Shoe hung his head. "I am afraid so, Captain. Of course, I do not yet know
what they are saying-but there is a great volume of communication."
Captain shook his wrists feebly to signal that he wanted to hear no more.
Sending messages! Across the Galaxy! Where anyone might hear!
-where, especially, the certain parties the Heechee hoped would not be
disturbed at all might well hear. And react to. "Establish translation
matrices with the minds," he ordered, and dismally returned to his seat.
The mission was jinxed. Captain no longer had hopes of an idle pleasure
cruise, or even of the satisfaction of a minor task well accomplished. The big
question in his mind was whether he could get through the next few days.
Still, soon they would transship into the shark-shaped command vessel, fastest
of the Heechee fleet, filled with technology.
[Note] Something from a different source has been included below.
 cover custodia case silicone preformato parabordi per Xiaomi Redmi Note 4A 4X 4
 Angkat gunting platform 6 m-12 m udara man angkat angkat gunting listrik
Then his options would increase.
Not only was it larger and faster; it carried a number of devices not present
on his little penetrator-ship. A TPT. Hole cutters like the ones his ancestors
had used to scoop out the Gateway asteroid and the warrens under the surface
of Venus. A device to reach into black holes to see what could be plucked out-
he shuddered. Please the massed minds of the ancestors, that one they would
not have to use! But he would have it. And he would have a thousand other
useful bits of equipment- Assuming, that was, that the ship was still
functioning and would meet them at the rendezvous.
The artifacts the Heechee had left behind were powerful, strong, and long-
lasting. Bar accidents, they were built to last for at least ten million
years.
But you could not bar all accidents. A nearby supernova, a malfunctioning
part, even a chance collision with some other object-you could harden the
artifacts against almost all hazards, but in infinite astronomical time
"almost all" is little better than "none."
And if the command ship happened to have failed? And if there were no other
that Twice could locate and bring to the rendezvous?
The Heechee learned fairly early in their technological phase to store the
intelligences of dead or dying Heechee in inorganic systems. That was how the
Dead Men came to be stored to provide company for the boy Wan, and it was an
application of that technology that produced Robin's Here After company. For
the Heechee (if I may venture a possibly not unbiased opinion) it may have
been a mistake. Since they were able to use the dead minds of Heechee
ancestors to store and process data, they were not very good at true
artificial-intelligence systems, capable of far greater power and flexibility.
Like-welt-like me.
Captain allowed himself to let the depression sink into his mind. There were
too many ifs. And the consequences of each of them too unpleasant to face.
It was not unusual for Captain, or any other Heechee, to be depressed. They
had earned it fairly.
When Napoleon's Grand Army crawled back from Moscow their enemies were small
harassing cavalry bands, the Russian winter-and despair.
When Hitler's Wehrmacht repeated the same trek thirteen decades later, the
main threats were the Soviet tanks and artillery, the Russian winter-and,
again, despair. They retreated in better order and with more destruction to
their foes. But not with more despair, or less.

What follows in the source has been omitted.